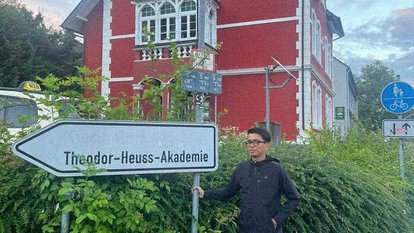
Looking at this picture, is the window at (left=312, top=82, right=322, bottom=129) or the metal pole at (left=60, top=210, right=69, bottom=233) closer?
the metal pole at (left=60, top=210, right=69, bottom=233)

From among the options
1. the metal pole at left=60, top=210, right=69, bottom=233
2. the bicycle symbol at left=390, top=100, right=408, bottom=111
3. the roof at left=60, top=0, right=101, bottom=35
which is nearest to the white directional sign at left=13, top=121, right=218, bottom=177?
the metal pole at left=60, top=210, right=69, bottom=233

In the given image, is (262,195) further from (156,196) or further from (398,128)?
(398,128)

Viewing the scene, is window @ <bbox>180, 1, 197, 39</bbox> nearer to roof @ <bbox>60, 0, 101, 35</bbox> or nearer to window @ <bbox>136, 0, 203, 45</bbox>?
window @ <bbox>136, 0, 203, 45</bbox>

_____

■ What the task asks
Arrange every line of the data above as a JSON list of strings, one string per line, leaving out blank lines and the picture.

■ Result of this exercise
[
  "Looking at this picture, is the window at (left=312, top=82, right=322, bottom=129) or the metal pole at (left=60, top=210, right=69, bottom=233) closer?",
  "the metal pole at (left=60, top=210, right=69, bottom=233)",
  "From among the options",
  "1. the metal pole at left=60, top=210, right=69, bottom=233",
  "2. the bicycle symbol at left=390, top=100, right=408, bottom=111",
  "3. the roof at left=60, top=0, right=101, bottom=35",
  "which is nearest to the white directional sign at left=13, top=121, right=218, bottom=177?",
  "the metal pole at left=60, top=210, right=69, bottom=233",
  "In the given image, is (262,195) further from (156,196) or further from (398,128)?",
  "(398,128)",
  "Viewing the scene, is window @ <bbox>180, 1, 197, 39</bbox> nearer to roof @ <bbox>60, 0, 101, 35</bbox> or nearer to window @ <bbox>136, 0, 203, 45</bbox>?",
  "window @ <bbox>136, 0, 203, 45</bbox>"
]